Division of Neurosurgery, St. Michael's Hospital, Toronto, Canada.
World Neurosurg. 2012 Jan;77(1):201.e9-201.e12. doi: 10.1016/j.wneu.2011.02.017. Epub 2011 Nov 7.
Metastasis of a neuroendocrine tumor to the anterior pituitary is extremely rare.
A 55-year-old woman presented with features suggestive of acromegaly and bone and joint pain. A bone scan suggested metastatic disease. A biopsy of the lumbar spinal lesions revealed a neuroendocrine tumor. Magnetic resonance imaging of the sella demonstrated a lesion with parasellar and suprasellar extensions. Given the need for tissue diagnosis and optic compression, the sellar lesion was removed via transsphenoidal hypophysectomy.

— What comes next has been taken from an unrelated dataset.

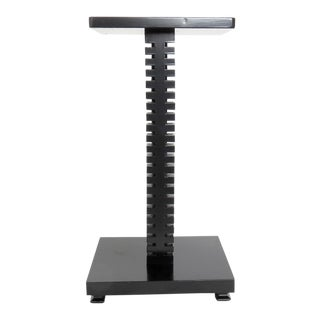 Spine-Like Column Table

Histology of the biopsy indicated two different tumors in close association. One showed histological features of a pituitary adenoma, whereas the other was a neuroendocrine carcinoma. The pituitary adenoma was immunopositive for growth hormone (GH), whereas the neuroendocrine carcinoma was immunopositive for serotonin and bombesin and immunonegative for GH.
This is the first report of a serotonin and bombesin immunopositive neuroendocrine tumor of unknown primary origin metastatic to a GH-secreting pituitary adenoma, resulting in acromegaly.
神经内分泌肿瘤转移至垂体前叶极为罕见。
一名 55 岁女性出现肢端肥大症和骨骼关节疼痛的特征。骨扫描提示转移性疾病。腰椎病变的活检显示为神经内分泌肿瘤。鞍区磁共振成像显示病变伴有蝶鞍旁和鞍上延伸。鉴于需要组织诊断和视神经受压,通过经蝶窦垂体切除术切除鞍区病变。
活检的组织学表明两种密切相关的不同肿瘤。一种显示垂体腺瘤的组织学特征,另一种是神经内分泌癌。垂体腺瘤对生长激素(GH)呈免疫阳性,而神经内分泌癌对血清素和蛙皮素呈免疫阳性,对 GH 呈免疫阴性。
这是首例报道的由分泌 GH 的垂体腺瘤继发的、起源于未知部位的、分泌血清素和蛙皮素的免疫阳性神经内分泌癌,导致肢端肥大症。